Em baixa. As ações da OGX caíram de 22 reais para menos de 2. Foto: Adriano Ishibashi/ Estadão Conteúdo

O mercado não dá trégua às empresas do Grupo X, de Eike Batista. As ações estão em queda na Bolsa paulista desde meados do ano passado, tendência ampliada nas últimas semanas, após as agências de rating baixarem a avaliação da empresa de petróleo, a OGX. O movimento de baixa reduziu em 9,8 bilhões de reais o valor do grupo em 2012, atingindo as empresas de petróleo, portos, logística, mineração, carvão e energia do empresário. Desde o início de 2013, perderam um montante equivalente. No caso da petrolífera, a cotação foi de 15 reais, um ano atrás, para 1,46, na quinta-feira 11.
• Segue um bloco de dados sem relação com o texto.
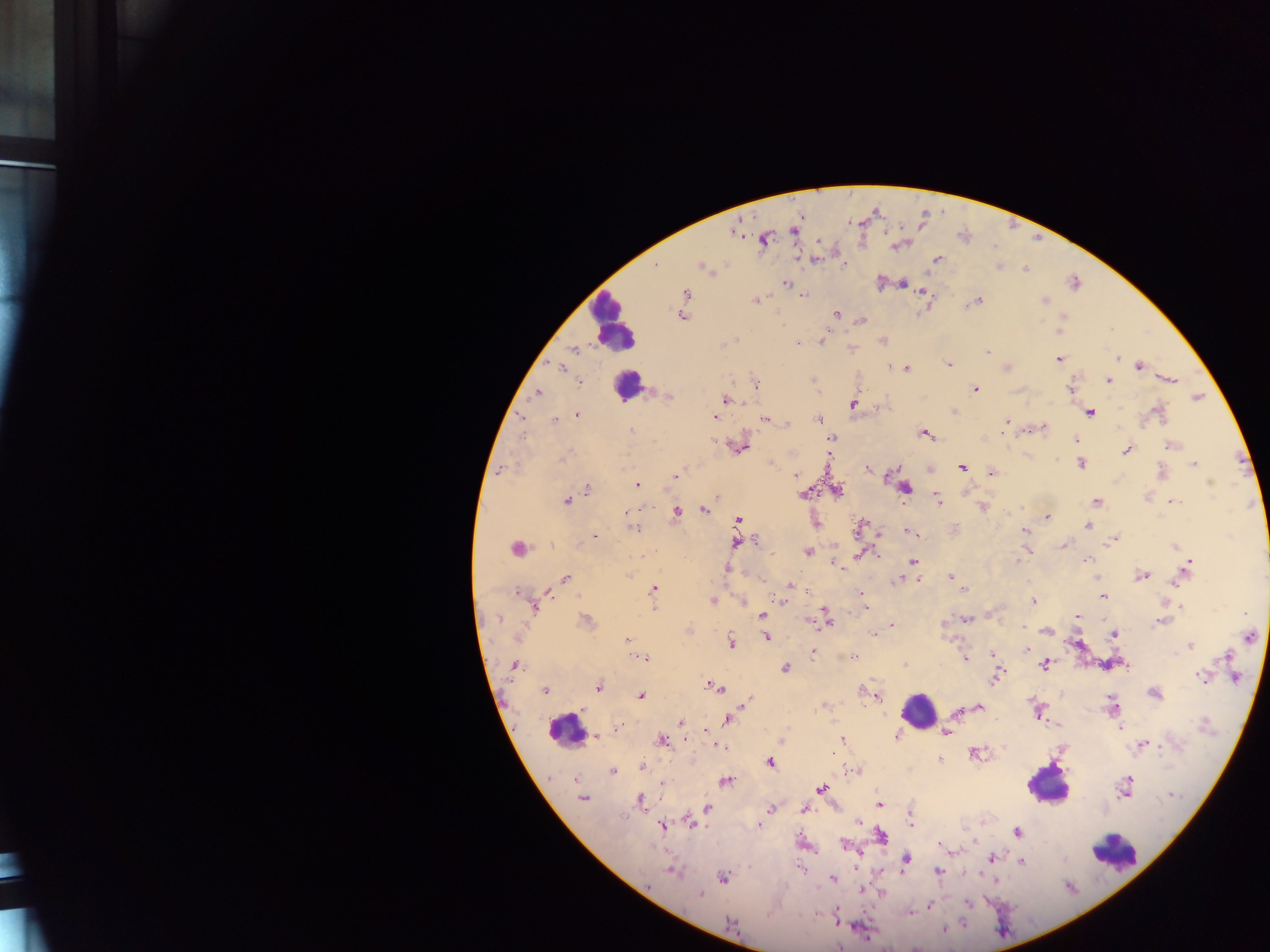
Approximate centers as {x, y} in pixels. Leukocyte locations: {611, 324}, {627, 385}, {918, 711}, {565, 727}, {1047, 784}, {1114, 850}. Plasmodium parasite locations: {793, 230}, {733, 231}, {764, 240}, {897, 246}, {815, 259}, {937, 260}, {843, 265}, {999, 267}, {704, 269}, {1025, 269}, {786, 283}, {903, 283}, {1075, 283}, {685, 293}, {923, 293}, {802, 295}, {1045, 300}, {755, 301}, {976, 301}, {970, 304}, {836, 314}, {682, 317}, {862, 319}, {1059, 331}, {734, 340}, {821, 341}, {883, 341}, {796, 343}, {852, 348}, {575, 349}, {987, 350}, {1058, 359}, {1117, 359}, {949, 364}, {1140, 366}, {560, 367}, {891, 367}, {907, 368}, {1006, 368}, {812, 379}, {1171, 380}, {1108, 381}, {580, 382}, {757, 384}, {1070, 388}, {975, 389}, {537, 393}, {669, 397}, {1197, 397}, {726, 399}, {852, 404}, {955, 412}, {1090, 412}, {1157, 412}, {577, 414}, {522, 417}, {714, 417}, {766, 419}, {819, 419}, {554, 421}, {1006, 422}, {786, 423}, {1005, 428}, {1043, 428}, {630, 430}, {925, 433}, {1003, 433}, {521, 436}, {831, 438}, {1075, 440}, {1172, 445}, {740, 448}, {1126, 450}, {564, 458}, {1080, 463}, {1194, 464}, {961, 467}, {501, 469}, {867, 469}, {1161, 472}, {991, 474}, {795, 475}, {676, 476}, {1211, 483}, {637, 485}, {588, 488}, {905, 488}, {838, 491}, {803, 494}, {716, 497}, {937, 498}, {567, 500}, {1096, 501}, {1172, 501}, {982, 508}, {703, 510}, {676, 511}, {626, 512}, {1047, 517}, {738, 519}, {860, 526}, {1088, 526}, {634, 527}, {955, 527}, {1025, 531}, {910, 532}, {595, 536}, {1114, 538}, {757, 541}, {736, 543}, {1063, 546}, {1175, 546}, {516, 549}, {1027, 550}, {807, 552}, {862, 554}, {641, 556}, {1086, 560}, {913, 561}, {1017, 562}, {835, 563}, {1189, 565}, {726, 569}, {629, 575}, {1141, 576}, {950, 577}, {566, 578}, {901, 578}, {917, 579}, {1176, 581}, {790, 585}, {653, 589}, {965, 589}, {548, 591}, {517, 592}, {861, 593}, {1103, 596}, {712, 601}, {781, 601}, {743, 602}, {1034, 602}, {653, 606}, {1182, 606}, {534, 608}, {866, 608}, {762, 615}, {1078, 617}, {498, 618}, {967, 620}, {586, 621}, {826, 621}, {1160, 622}, {892, 625}, {1022, 627}, {688, 631}, {1047, 631}, {873, 635}, {1113, 635}, {1250, 637}, {766, 638}, {627, 640}, {732, 642}, {1190, 645}, {1027, 650}, {813, 652}, {992, 653}, {853, 656}, {1226, 657}, {643, 659}, {965, 659}, {1044, 665}, {514, 666}, {1125, 666}, {785, 668}, {996, 676}, {1200, 676}, {1235, 678}, {597, 687}, {716, 687}, {862, 689}, {545, 690}, {1154, 693}, {641, 696}, {877, 696}, {748, 700}, {746, 703}, {979, 706}, {1113, 706}, {584, 710}, {956, 712}, {1038, 712}, {726, 719}, {681, 722}, {1204, 725}, {1121, 728}, {615, 730}, {705, 730}, {946, 733}, {896, 734}, {595, 736}, {842, 739}, {686, 740}, {661, 741}, {781, 742}, {1142, 745}, {720, 746}, {974, 753}, {940, 760}, {770, 763}, {642, 767}, {612, 771}, {856, 771}, {726, 781}, {663, 783}, {822, 788}, {1125, 790}, {1171, 796}, {582, 798}, {641, 801}, {879, 804}, {708, 809}, {771, 809}, {804, 809}, {859, 822}, {691, 823}, {911, 824}, {662, 826}, {759, 826}, {1016, 832}, {881, 835}, {844, 845}, {941, 845}, {992, 858}, {905, 859}, {1022, 862}, {801, 870}, {937, 872}, {673, 873}, {723, 878}, {833, 879}, {995, 880}, {862, 890}, {700, 895}, {967, 904}, {929, 906}, {911, 913}, {730, 923}, {944, 929}, {839, 947}. Single field of view. Image is 1270×952 pixels. Thick blood film. Mobile-phone photograph taken through the microscope. Sample from Ghana.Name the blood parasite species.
Antes da mudança de humor dos investidores, as ações andaram bem: de junho de 2008, quando foram lançadas a 12,25 reais, subiram a pouco mais de 22 reais, em meados de 2010. A revisão para baixo da expectativa de produção dos campos, divulgada pela própria empresa em meados de 2012, entretanto, complicou o quadro. Assim como o clima que tem dominado o mercado brasileiro de ações.

Na terça-feira 9, o governo acenou com apoio. A presidenta da Petrobras, Graça Foster, disse que não haveria ajuda financeira, mas a possibilidade de sinergia entre a Petrobras e as empresas de Eike. “O Grupo X é um dos que avaliamos tanto para projetos a serem atendidos no médio prazo quanto para projetos a serem atendidos no longo prazo.” Em São Paulo, a executiva reiterou que a “parceria” incluía pagar pelo uso do Porto de Açu, em construção no litoral fluminense. A estatal cogita ainda encomendar embarcações ao estaleiro X.
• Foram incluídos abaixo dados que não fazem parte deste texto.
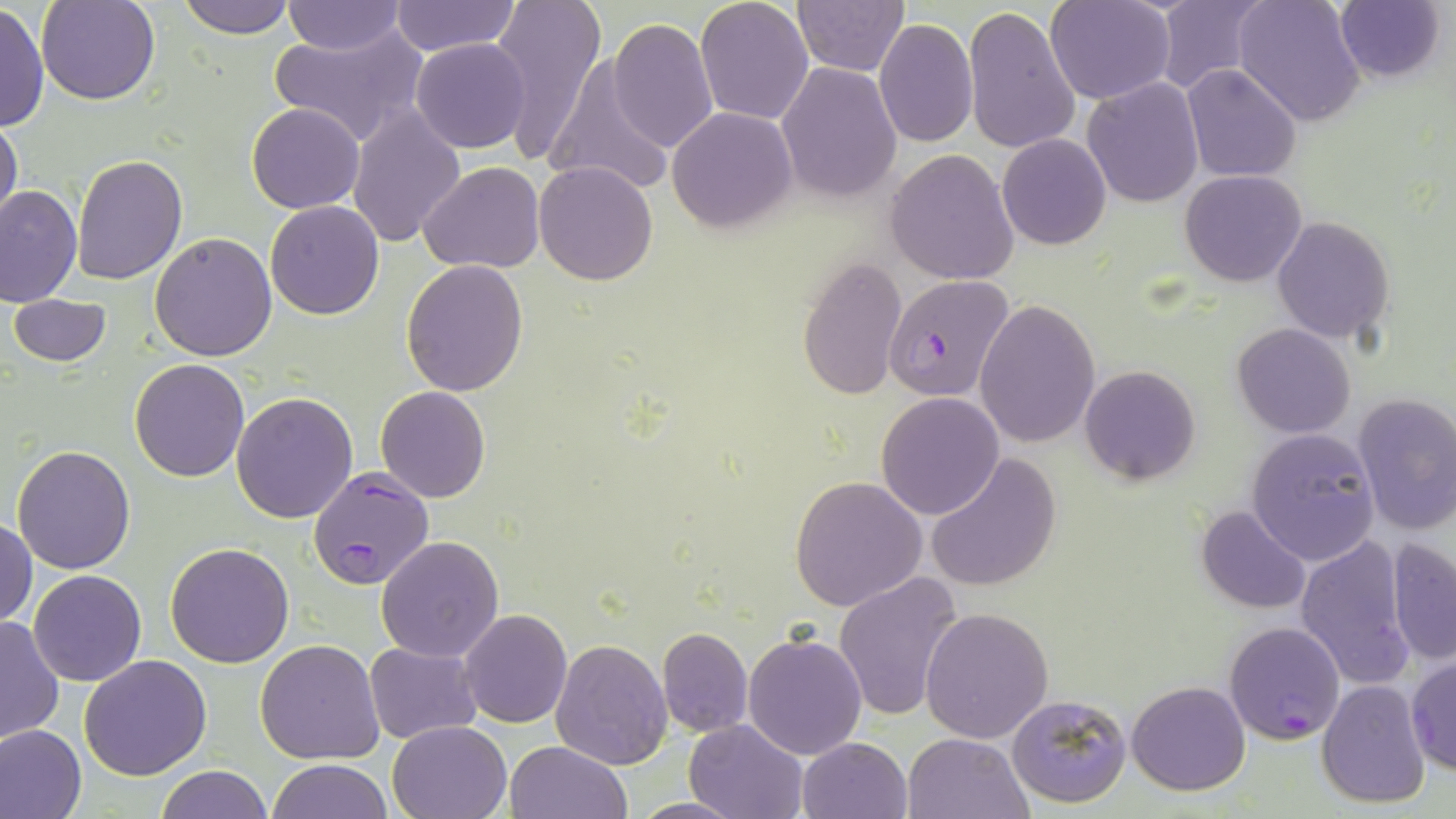

Plasmodium falciparum.

Summary:
  - Coordinate format: approximate bounding boxes as named x1/y1/x2/y2 corners in pixels
  - Plasmodium falciparum-infected red blood cell locations: (x1=884, y1=274, x2=1017, y2=404), (x1=309, y1=467, x2=434, y2=590), (x1=1225, y1=621, x2=1345, y2=743)
  - Uninfected red blood cell locations: (x1=37, y1=0, x2=161, y2=106), (x1=178, y1=0, x2=294, y2=39), (x1=491, y1=0, x2=608, y2=164), (x1=696, y1=0, x2=814, y2=124), (x1=791, y1=0, x2=908, y2=76), (x1=1047, y1=0, x2=1175, y2=104), (x1=1152, y1=0, x2=1269, y2=93), (x1=1233, y1=0, x2=1367, y2=126), (x1=389, y1=1, x2=521, y2=57), (x1=280, y1=2, x2=408, y2=55), (x1=1333, y1=2, x2=1446, y2=83), (x1=0, y1=3, x2=48, y2=133), (x1=962, y1=5, x2=1080, y2=157), (x1=875, y1=17, x2=978, y2=147), (x1=608, y1=19, x2=718, y2=155), (x1=268, y1=22, x2=426, y2=149), (x1=411, y1=39, x2=530, y2=154), (x1=542, y1=59, x2=674, y2=196), (x1=777, y1=61, x2=901, y2=203), (x1=1182, y1=64, x2=1302, y2=183), (x1=1083, y1=77, x2=1203, y2=208), (x1=246, y1=101, x2=365, y2=214), (x1=666, y1=105, x2=797, y2=235), (x1=348, y1=106, x2=466, y2=248), (x1=1, y1=115, x2=22, y2=231), (x1=996, y1=133, x2=1111, y2=250), (x1=886, y1=148, x2=1020, y2=284), (x1=73, y1=153, x2=188, y2=285), (x1=533, y1=161, x2=658, y2=285), (x1=419, y1=163, x2=544, y2=273), (x1=1181, y1=170, x2=1307, y2=287), (x1=1, y1=185, x2=82, y2=308), (x1=265, y1=200, x2=384, y2=320), (x1=1271, y1=216, x2=1395, y2=343), (x1=150, y1=232, x2=277, y2=360), (x1=796, y1=255, x2=907, y2=403), (x1=401, y1=258, x2=530, y2=396), (x1=9, y1=294, x2=111, y2=367), (x1=975, y1=299, x2=1100, y2=448), (x1=1232, y1=323, x2=1357, y2=439), (x1=129, y1=358, x2=250, y2=482), (x1=1078, y1=365, x2=1201, y2=484), (x1=375, y1=385, x2=490, y2=502), (x1=231, y1=391, x2=359, y2=523), (x1=1351, y1=392, x2=1456, y2=535), (x1=875, y1=393, x2=1005, y2=520), (x1=1246, y1=428, x2=1382, y2=565), (x1=11, y1=444, x2=137, y2=574), (x1=924, y1=452, x2=1061, y2=592), (x1=790, y1=475, x2=929, y2=612), (x1=1194, y1=505, x2=1311, y2=614), (x1=0, y1=518, x2=37, y2=630), (x1=376, y1=535, x2=504, y2=662), (x1=1295, y1=535, x2=1418, y2=692), (x1=1385, y1=538, x2=1455, y2=666), (x1=165, y1=543, x2=294, y2=666), (x1=27, y1=569, x2=146, y2=686), (x1=835, y1=572, x2=967, y2=722), (x1=921, y1=606, x2=1053, y2=743), (x1=459, y1=610, x2=572, y2=729), (x1=0, y1=616, x2=64, y2=746), (x1=657, y1=626, x2=752, y2=738), (x1=742, y1=631, x2=868, y2=760), (x1=551, y1=638, x2=672, y2=770), (x1=255, y1=639, x2=384, y2=765), (x1=365, y1=641, x2=484, y2=746), (x1=1406, y1=653, x2=1455, y2=775), (x1=79, y1=655, x2=211, y2=780), (x1=1318, y1=679, x2=1430, y2=808), (x1=1126, y1=680, x2=1250, y2=796), (x1=1007, y1=692, x2=1131, y2=808), (x1=685, y1=718, x2=806, y2=819), (x1=387, y1=719, x2=513, y2=818), (x1=0, y1=723, x2=87, y2=819), (x1=902, y1=731, x2=1031, y2=818), (x1=797, y1=736, x2=911, y2=819), (x1=506, y1=740, x2=631, y2=819), (x1=268, y1=760, x2=392, y2=818), (x1=157, y1=765, x2=272, y2=819), (x1=626, y1=796, x2=750, y2=818)
  - Field of view: single
  - Magnification: 1000x
  - Preparation: thin blood smear
  - Stain: May-Grünwald-Giemsa
  - Modality: optical microscopy
  - Image size: 1456×819 pixels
Para reverter a crise, Eike mudou a estratégia. Diante da dificuldade para captar novos empréstimos e um passivo de 3,6 bilhões de dólares, foi em março ao BTG Pactual, de André Esteves, com quem fechou um acordo de gestão e financiamento. A saída arquitetada inclui reduzir a fatia do capital das empresas nas mãos do empresário, de cerca de 70%. “Não é natural ter concentração de capital tão alta, dado o risco, o tamanho do capital envolvido”, disse Esteves.
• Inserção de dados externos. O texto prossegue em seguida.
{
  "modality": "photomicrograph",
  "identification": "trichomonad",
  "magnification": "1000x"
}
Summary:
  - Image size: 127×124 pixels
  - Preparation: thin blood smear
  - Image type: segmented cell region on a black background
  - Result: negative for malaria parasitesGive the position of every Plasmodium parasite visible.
O “pibinho” teria jogado contra. “O ambiente de baixo crescimento dos últimos dois anos amplia a dúvida em relação a esses projetos, todos extremamente relevantes. Como o percurso esperado para a economia era outro e esses projetos ainda realizaram relativamente pouco, eles ficam mais expostos às mudanças de clima dos investidores”, diz o economista Júlio Sérgio Gomes de Almeida, ex-secretário de Política Econômica e professor do IE-Unicamp.